Other demonstrations, solstice and equinox conditions, illustrations of daily and annual motion of the skies, retrograde motions of the planets, phases of the moon–and many more–are easy to set up and can be saved as documents for quick future reference.

SNP also enables you to set your viewing location to any location on the Earth, or anywhere in the solar system, whether on a planet (or moon, or asteroid, or comet, etc.), or simply floating in space watching the universe go by. Visualizing the hyperbolic path of a comet is easy when you can sit a few million miles from the sun and watch it zoom in from the depths of space, flit though the inner solar system, and depart for the outer limits again.

Constellations can be toggled on or off (using either standard astronomical patterns, illustrated figures, boundaries, or any combination of the three). SNP makes it easy to learn the constellations or simply answer the question 'what's up tonight,' or 'what was that really bright star low in the east yesterday morning?' Students can also investigate historical questions such as; did the Medes and Lydians really witness a total solar eclipse in 584 BC and put down their weapons? What celestial event might have heralded the birth of Christ?
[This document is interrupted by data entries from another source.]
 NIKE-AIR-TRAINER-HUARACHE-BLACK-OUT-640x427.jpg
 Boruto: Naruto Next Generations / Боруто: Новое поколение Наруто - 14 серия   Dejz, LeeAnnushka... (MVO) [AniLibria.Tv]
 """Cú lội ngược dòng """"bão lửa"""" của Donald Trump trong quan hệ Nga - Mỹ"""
One of the features I like best about SNP is the seamless connection to an internet resource called the Digitized Sky Survey. The DSS is an image database of the entire sky as photographed from Mt. Palomar back in the 1950's and 60's. These images have been available for years, but you needed to navigate a cumbersome form to specify what patch of sky or what image you wanted to download. With Starry Night Pro, you can zoom in on any object or area of the sky you choose, select DSS from a menu, and SNP automatically launches your web browser, goes to the DSS web site, and displays the appropriate image, at exactly the size and zoom level you had specified. The experience is akin to having a powerful telescope attached to your computer with the ability to call up images at will.
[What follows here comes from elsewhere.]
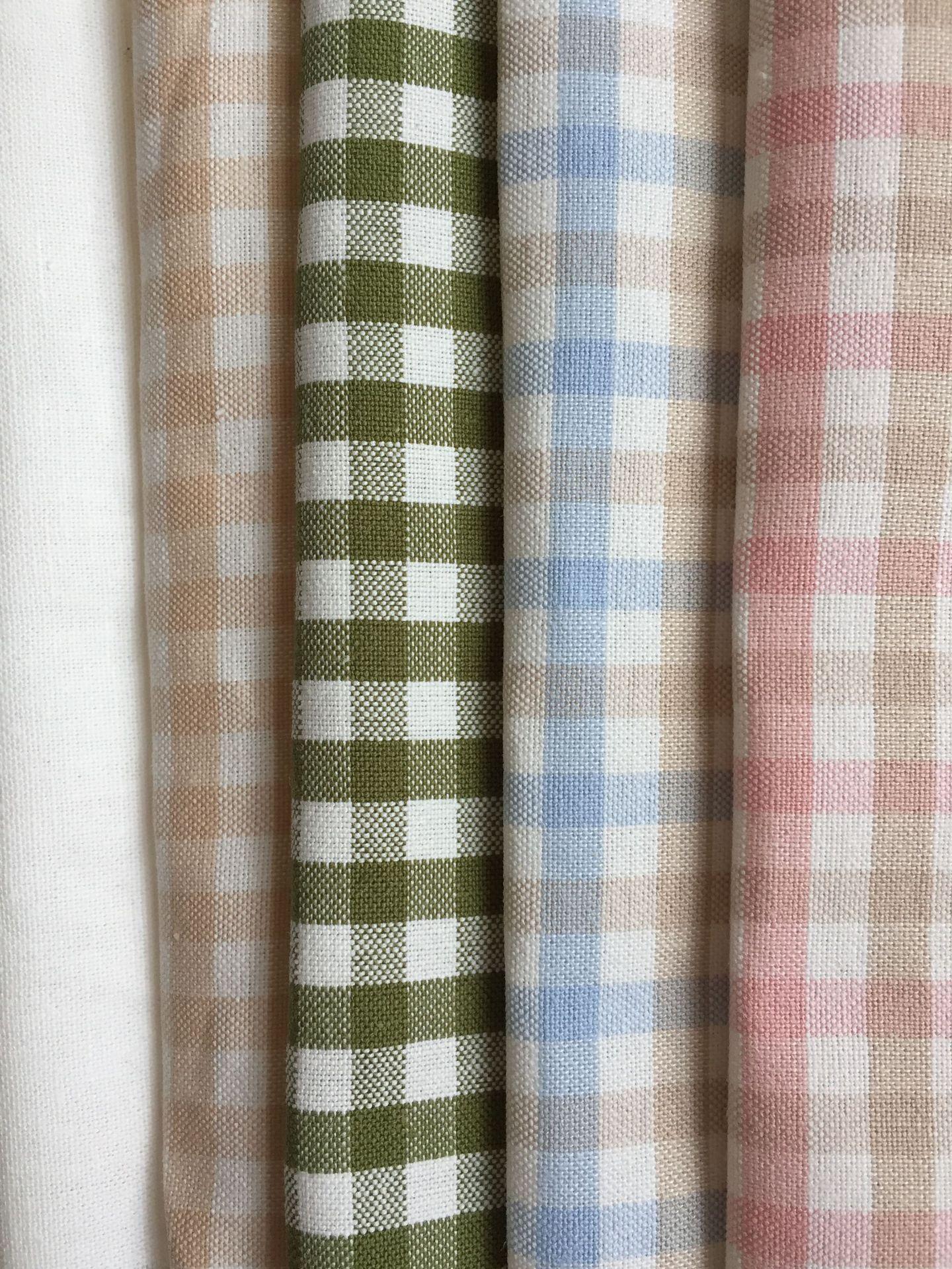YUANZHU Vải Hemp ( Ramie) Ramie cotton kẻ sọc vải 3D với vải composite sandwich có thể được sử dụng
Zoom in on any solar system object and view planets from nearly any perspective. Here is a simulation of Jupiter and the Galilean moons.
Simulation of a solar eclipse as viewed from the ground in Africa, and from the sun, looking back at the Earth.
Starry Night excels as a basic planetarium program too. Learn the constellations and plan your observing.

SNP comes with a well-written and thorough user's guide and an excellent companion book written by John Mosely, professional astronomer and longtime astronomy educator. Mosely’s book provides a series of wonderful exercises to guide you or your students through such concepts as the motions of the Earth, precession, the motions of the moon, or celestial coordinate systems.

Starry Night comes in three different flavors, Beginner ($30), Backyard ($50), and Pro ($129.95). There is also a free downloadable demo available on their web site. The demo is fully functional for 30 days, giving teachers or students plenty of time to explore the features available. I would recommend at least the Backyard edition for teachers, but the Pro version is the best value. Visit the Starry Night web site and check out their comparison chart.

Starry Night is published by SPACE.COM.